Ludique et informatif
Le bon exemple en la matière, cité par tous les experts, est Jean-Baptiste Djebbari , chargé des Transports au sein du gouvernement. Sa recette : se mettre en scène autour de différentes thématiques, toujours en rapport avec son ministère, et toujours en surfant sur les différentes tendances à la mode. Exemple : lorsqu'il s'approprie la tendance « Quoi ? Suis-je ? » avec ce dialogue : « Vous y connaissez en transports ? » « Quoi ? Si moi je m'y connais en transports ? On laisse descendre les gens avant de monter. » Ou encore : sur « White Woman's Instagram - Bo Burnham », une présentation de son bureau, avec le portrait du président, des montagnes de dossiers, un carton illisible… Et une improbable statuette d'aigle argenté. Avec ses 693 000 abonnés, on peut dire que Jean-Baptiste Djebbari cartonne. Chacune de ses vidéos devenant systématiquement virale, avec une moyenne de 500 000 vues. Son cabinet assure dans la presse que ses vidéos servent à « montrer l'activité au quotidien du ministère » . Pour résumer, les bonnes pratiques à retenir de l'inspirant ministre des Transports sont : une bonne dose de créativité, une part importante d'autodérision, une veille assidue des tendances et donc une connaissance très fine des codes du réseau, le tout en respectant la dignité qui appartient à son poste.
« À l'inverse, le mauvais comportement serait d'utiliser un ton inapproprié au statut de politique », prévient Jean-Baptiste Bourgeois de We Are Social.

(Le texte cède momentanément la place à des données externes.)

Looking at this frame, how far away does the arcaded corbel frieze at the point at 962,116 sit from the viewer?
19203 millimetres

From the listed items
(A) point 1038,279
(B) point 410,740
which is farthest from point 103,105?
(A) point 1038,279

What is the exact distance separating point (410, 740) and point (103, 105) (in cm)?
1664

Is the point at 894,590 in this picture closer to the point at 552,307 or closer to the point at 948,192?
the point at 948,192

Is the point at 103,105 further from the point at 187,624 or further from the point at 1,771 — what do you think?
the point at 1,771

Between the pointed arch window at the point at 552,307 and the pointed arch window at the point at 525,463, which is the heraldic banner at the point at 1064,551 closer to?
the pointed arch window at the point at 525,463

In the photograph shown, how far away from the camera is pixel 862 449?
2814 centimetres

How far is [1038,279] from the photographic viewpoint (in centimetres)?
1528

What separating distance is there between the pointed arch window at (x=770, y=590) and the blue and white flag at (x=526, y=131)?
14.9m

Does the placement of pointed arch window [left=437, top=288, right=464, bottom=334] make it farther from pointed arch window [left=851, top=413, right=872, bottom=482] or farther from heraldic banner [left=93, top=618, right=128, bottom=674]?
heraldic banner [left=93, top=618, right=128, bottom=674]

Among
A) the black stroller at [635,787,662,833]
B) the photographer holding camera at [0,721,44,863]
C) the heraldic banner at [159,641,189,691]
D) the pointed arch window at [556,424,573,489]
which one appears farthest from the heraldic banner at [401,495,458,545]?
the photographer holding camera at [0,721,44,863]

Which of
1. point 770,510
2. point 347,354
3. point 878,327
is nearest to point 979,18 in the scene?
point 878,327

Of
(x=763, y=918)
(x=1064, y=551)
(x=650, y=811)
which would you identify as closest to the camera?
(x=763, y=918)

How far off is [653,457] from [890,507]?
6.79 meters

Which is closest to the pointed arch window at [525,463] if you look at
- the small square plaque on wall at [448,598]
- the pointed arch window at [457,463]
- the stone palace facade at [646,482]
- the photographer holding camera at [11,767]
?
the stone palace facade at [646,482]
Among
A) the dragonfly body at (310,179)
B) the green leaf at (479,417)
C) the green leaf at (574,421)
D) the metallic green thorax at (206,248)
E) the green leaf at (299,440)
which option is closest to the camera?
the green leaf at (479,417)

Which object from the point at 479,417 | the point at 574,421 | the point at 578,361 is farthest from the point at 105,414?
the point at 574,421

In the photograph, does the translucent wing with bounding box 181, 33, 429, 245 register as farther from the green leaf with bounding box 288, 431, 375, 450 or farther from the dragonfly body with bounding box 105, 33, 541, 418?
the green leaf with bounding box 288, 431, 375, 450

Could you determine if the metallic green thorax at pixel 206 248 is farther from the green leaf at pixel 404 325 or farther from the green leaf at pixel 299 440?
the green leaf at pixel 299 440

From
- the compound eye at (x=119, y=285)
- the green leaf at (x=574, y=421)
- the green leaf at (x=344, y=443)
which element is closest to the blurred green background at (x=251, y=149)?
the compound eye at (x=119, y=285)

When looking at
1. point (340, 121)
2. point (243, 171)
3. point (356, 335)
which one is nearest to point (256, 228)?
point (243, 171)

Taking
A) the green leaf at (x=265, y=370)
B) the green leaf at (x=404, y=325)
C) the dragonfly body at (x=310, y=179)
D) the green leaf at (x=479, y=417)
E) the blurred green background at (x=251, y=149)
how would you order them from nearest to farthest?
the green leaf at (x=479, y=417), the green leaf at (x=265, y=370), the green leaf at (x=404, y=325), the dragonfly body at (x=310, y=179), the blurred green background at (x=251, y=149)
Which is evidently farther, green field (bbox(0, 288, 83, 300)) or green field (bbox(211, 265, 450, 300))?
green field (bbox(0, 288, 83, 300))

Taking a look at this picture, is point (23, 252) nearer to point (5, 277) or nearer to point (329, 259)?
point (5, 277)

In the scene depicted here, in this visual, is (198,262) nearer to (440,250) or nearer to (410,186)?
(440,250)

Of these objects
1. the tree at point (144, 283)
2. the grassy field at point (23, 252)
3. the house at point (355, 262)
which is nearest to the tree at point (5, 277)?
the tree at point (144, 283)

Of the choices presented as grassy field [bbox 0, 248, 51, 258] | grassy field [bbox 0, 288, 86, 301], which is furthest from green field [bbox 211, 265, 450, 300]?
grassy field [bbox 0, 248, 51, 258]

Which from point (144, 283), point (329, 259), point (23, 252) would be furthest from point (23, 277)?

Ce sont les mêmes mécaniques que pour les marques, les politiques doivent garder une certaine stature et ne pas sortir de leur fonction. » Et en effet, lorsque Marlène Schiappa, ministre déléguée chargée de la Citoyenneté, s'empêtre dans un bad buzz pour avoir vanté les mérites d'un lissage brésilien, on comprend que le public n'est pas du tout disposé à voir les politiques jouer les influenceurs. « Qui dit TikTok ne dit pas imposé de superficie », avise Ronan Le Goff, directeur associé de l'agence de communication digitale La Netscouade.Le format court peut tout à fait permettre aux candidats d'aborder des éléments de leur programme, de leur vision. À l'instar du président lui-même qui s'était prêté à un exercice de questions-réponses autour du thème du Covid-19 qui avait eu beaucoup de succès. » D'ailleurs, de plus en plus, on trouve sur TikTok des vidéos informatives, notamment de la vérification de fake news, de l'analyse de discours, etc. Ludique mais pas que, droit au but, avec des fonctionnalités participatives, TikTok constituent un espace d'engagement puissant… À suivre de près.